Check your understanding>
a. Answer these questions about the text on the Fed's rate cut, marking each answer as its question is marked:
(i) By how many basis points did the Fed cut the federal funds rate?
(ii) According to the text, what can the Fed do about the coronavirus's effect on the economy?
(iii) How does the text define the neutral interest rate?
b. Update the text on the Fed's rate cut, starting with "That could happen" and going on through "more contractionary policy.)". Write out that part, replacing "forecasters" with "analysts".

Federal Reserve chairman Jay Powell and his colleagues made the right call in cutting the federal funds rate by 50 basis points. They knew full well what the naysayers would claim: A rate cut is an overreaction; it can’t conjure a coronavirus vaccine into being; the central bank will have little ammunition left when it really needs some.
It’s a good thing they ignored all of that.
It’s true that the Fed cannot stop the coronavirus from harming the supply side of the economy. It can’t rescue the travel industry or make up for lost work days. What it can do is prevent a supply-side hit from generating an additional demand-side one.
That could happen in two ways. First: When growth prospects fall, as both common sense and economic forecasters say they have been doing, the neutral interest rate — the rate that neither contracts nor stimulates the economy — falls too. If the federal funds rate was already at the neutral rate, then leaving it in place as the neutral rate falls means adopting a contractionary policy. (If the fed funds rate was above the neutral rate to start, then leaving it in place means adopting a more contractionary policy.)

Entries supplied>
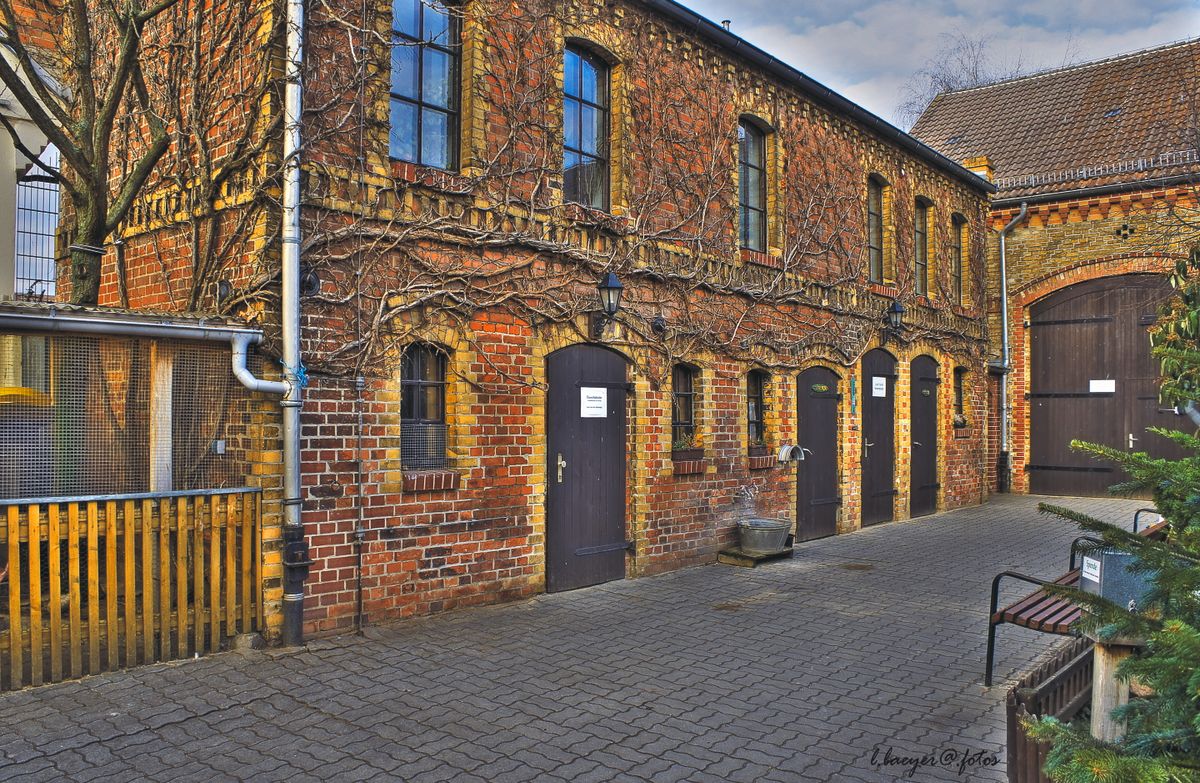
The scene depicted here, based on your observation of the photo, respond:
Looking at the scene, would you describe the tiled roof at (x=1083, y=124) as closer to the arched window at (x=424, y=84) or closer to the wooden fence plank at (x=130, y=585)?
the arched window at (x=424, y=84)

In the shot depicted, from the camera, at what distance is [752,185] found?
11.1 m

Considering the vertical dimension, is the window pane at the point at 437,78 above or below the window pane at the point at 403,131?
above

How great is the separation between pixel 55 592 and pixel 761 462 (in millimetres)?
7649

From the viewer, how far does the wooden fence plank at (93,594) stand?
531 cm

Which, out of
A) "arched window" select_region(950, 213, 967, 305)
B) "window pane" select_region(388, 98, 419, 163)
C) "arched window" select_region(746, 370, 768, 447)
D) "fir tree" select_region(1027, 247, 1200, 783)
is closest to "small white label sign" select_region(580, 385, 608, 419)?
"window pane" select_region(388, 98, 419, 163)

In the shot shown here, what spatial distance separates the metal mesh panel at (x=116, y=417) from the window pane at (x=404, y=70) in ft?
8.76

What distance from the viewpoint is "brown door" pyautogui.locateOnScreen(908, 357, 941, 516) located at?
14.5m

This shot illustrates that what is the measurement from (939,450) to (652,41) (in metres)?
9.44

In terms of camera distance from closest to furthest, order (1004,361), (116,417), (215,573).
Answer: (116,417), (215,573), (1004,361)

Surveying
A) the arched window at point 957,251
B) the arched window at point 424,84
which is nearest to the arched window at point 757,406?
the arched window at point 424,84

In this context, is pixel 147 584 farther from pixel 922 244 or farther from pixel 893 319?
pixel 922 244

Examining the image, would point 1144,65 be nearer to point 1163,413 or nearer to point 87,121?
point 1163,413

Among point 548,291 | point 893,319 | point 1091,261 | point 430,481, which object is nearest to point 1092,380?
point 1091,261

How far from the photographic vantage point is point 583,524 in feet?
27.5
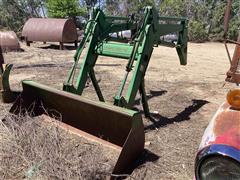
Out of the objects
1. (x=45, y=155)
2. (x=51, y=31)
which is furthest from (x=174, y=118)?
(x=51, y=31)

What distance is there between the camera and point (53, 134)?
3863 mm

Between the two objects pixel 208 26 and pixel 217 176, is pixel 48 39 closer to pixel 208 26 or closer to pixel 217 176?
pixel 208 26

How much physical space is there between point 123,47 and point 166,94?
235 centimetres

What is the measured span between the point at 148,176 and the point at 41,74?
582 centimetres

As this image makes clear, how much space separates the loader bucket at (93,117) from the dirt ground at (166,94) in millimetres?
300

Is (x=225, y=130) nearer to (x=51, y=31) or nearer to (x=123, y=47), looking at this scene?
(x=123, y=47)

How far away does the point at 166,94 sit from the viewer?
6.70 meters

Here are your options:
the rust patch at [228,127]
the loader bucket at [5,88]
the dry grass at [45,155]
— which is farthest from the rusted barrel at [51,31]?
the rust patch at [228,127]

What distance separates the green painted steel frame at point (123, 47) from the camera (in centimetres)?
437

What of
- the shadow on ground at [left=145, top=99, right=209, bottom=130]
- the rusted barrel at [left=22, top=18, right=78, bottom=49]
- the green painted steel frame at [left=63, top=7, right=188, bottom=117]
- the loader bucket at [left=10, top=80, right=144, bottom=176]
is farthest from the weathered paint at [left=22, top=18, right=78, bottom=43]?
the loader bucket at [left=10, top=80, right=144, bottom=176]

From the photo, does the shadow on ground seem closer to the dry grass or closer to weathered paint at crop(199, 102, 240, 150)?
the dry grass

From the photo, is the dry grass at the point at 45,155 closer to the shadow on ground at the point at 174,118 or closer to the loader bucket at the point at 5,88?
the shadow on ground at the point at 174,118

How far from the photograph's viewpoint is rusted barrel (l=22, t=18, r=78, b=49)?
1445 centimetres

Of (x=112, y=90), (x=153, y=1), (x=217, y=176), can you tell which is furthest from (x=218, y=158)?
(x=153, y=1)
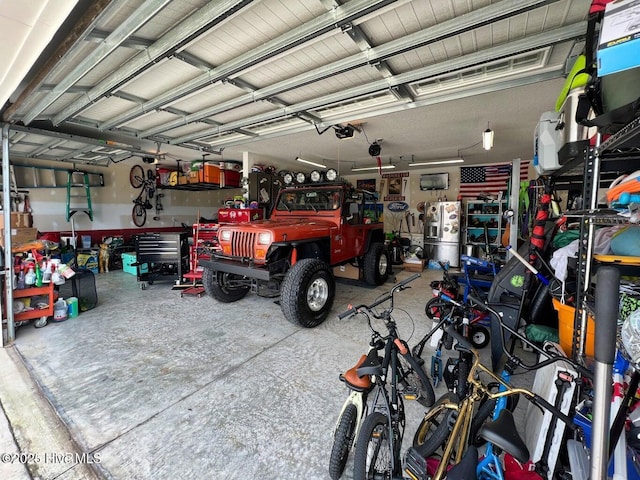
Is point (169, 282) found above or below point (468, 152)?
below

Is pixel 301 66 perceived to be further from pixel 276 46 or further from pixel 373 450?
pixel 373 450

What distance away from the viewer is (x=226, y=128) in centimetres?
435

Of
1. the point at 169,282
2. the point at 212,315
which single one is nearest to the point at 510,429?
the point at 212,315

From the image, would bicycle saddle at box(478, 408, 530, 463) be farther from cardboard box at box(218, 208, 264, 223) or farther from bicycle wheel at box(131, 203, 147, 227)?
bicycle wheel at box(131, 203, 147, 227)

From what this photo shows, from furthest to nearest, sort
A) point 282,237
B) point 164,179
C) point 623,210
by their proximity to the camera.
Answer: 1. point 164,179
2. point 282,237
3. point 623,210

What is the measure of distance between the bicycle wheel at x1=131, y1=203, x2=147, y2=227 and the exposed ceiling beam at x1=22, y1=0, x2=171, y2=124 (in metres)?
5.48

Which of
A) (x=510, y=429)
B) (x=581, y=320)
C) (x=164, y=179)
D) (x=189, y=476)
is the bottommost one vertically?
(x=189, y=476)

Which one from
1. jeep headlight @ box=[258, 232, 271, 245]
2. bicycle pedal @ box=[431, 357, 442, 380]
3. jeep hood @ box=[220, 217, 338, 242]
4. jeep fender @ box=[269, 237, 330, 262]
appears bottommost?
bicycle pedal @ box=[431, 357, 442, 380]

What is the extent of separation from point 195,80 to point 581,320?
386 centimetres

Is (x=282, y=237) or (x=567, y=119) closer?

--

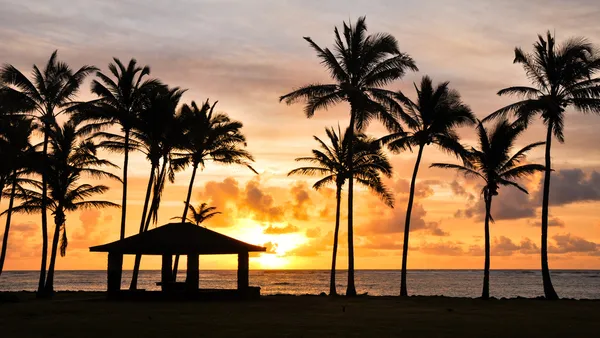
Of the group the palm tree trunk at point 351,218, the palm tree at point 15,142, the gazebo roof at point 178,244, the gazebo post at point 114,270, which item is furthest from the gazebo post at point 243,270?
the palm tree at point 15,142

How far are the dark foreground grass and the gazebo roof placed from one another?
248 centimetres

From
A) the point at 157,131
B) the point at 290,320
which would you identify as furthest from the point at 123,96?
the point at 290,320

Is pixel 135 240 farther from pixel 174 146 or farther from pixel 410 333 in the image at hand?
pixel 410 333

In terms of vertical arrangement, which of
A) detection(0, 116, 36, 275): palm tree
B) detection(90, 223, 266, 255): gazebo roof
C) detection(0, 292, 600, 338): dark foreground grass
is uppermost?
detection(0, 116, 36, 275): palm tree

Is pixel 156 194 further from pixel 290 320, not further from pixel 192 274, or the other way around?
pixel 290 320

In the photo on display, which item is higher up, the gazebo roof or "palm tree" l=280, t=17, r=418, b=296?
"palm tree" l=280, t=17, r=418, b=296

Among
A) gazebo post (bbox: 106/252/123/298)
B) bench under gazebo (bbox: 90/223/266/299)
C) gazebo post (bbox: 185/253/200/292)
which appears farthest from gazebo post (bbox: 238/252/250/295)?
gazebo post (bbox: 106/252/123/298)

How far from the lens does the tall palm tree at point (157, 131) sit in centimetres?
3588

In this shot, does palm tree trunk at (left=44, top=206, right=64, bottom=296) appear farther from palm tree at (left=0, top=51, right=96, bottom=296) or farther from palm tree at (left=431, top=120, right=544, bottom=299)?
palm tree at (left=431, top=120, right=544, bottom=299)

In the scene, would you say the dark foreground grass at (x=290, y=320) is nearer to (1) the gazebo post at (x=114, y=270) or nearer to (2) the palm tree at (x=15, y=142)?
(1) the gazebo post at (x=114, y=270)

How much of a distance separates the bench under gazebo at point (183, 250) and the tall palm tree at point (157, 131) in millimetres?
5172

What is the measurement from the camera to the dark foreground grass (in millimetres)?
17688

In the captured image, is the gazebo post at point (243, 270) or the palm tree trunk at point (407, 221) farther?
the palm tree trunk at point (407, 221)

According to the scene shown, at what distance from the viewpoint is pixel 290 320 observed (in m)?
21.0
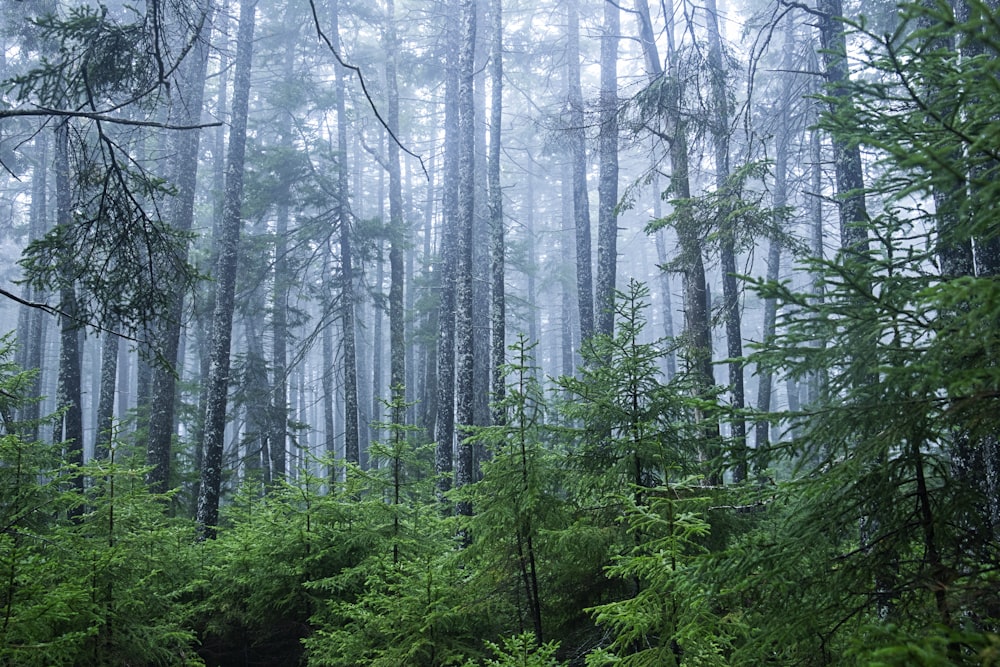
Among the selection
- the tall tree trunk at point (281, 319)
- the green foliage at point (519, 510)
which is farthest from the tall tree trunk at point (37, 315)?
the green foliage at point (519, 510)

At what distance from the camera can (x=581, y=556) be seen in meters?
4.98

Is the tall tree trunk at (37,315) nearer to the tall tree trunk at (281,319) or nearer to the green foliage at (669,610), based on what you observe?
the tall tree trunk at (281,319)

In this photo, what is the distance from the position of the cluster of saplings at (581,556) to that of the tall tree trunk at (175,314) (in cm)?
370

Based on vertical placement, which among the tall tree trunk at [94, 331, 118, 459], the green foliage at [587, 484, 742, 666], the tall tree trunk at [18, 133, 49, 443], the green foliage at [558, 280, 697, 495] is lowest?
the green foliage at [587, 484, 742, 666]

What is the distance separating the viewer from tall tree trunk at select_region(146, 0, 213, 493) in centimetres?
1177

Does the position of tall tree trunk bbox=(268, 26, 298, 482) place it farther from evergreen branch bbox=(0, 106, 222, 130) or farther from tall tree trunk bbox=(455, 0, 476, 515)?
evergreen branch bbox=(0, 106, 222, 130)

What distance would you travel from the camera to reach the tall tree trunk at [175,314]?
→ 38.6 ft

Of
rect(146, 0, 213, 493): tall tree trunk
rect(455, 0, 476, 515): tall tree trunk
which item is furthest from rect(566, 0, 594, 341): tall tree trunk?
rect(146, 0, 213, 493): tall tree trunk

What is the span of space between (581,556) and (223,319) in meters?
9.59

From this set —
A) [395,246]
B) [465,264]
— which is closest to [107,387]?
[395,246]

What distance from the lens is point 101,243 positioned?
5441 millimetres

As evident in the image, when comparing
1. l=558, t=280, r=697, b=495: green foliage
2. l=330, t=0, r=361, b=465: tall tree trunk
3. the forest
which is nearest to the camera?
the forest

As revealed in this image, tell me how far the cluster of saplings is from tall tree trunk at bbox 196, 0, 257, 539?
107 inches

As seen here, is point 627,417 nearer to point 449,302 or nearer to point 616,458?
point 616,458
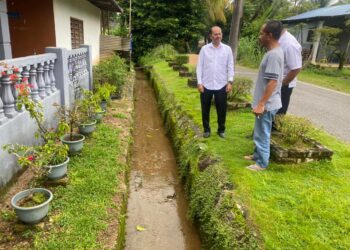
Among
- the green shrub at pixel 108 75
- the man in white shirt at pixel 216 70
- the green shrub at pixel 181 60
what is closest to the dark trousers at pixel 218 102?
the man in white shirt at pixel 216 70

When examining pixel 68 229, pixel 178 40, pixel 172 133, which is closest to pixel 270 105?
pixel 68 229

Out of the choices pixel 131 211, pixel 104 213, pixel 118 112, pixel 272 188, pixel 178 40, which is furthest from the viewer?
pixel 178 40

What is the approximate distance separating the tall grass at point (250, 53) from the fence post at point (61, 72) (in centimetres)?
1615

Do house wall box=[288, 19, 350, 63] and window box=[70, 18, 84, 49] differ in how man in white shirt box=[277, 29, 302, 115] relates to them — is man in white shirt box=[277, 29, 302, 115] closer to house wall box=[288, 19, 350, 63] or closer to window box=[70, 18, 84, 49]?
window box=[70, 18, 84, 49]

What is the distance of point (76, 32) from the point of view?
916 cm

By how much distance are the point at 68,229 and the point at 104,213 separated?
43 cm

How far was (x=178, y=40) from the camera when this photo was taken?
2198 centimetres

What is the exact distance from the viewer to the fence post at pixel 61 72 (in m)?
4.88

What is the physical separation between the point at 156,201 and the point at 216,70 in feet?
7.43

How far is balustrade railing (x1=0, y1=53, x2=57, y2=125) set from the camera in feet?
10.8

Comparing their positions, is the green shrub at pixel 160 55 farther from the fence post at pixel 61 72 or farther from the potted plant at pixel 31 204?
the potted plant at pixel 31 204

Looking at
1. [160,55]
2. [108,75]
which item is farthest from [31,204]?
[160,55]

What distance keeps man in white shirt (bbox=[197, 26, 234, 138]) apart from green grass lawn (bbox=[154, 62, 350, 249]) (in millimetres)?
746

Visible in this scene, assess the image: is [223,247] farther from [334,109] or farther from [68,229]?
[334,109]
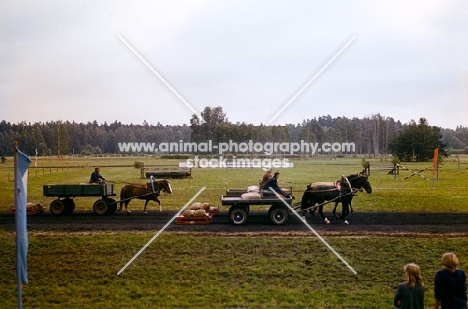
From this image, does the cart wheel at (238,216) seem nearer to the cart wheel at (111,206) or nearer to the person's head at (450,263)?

Solution set>
a.
(i) 50 basis points.
(ii) It can prevent a supply-side hit from generating an additional demand-side one.
(iii) The rate that neither contracts nor stimulates the economy.

b.
That could happen in two ways. First: When growth prospects fall, as both common sense and economic analysts say they have been doing, the neutral interest rate — the rate that neither contracts nor stimulates the economy — falls too. If the federal funds rate was already at the neutral rate, then leaving it in place as the neutral rate falls means adopting a contractionary policy. (If the fed funds rate was above the neutral rate to start, then leaving it in place means adopting a more contractionary policy.)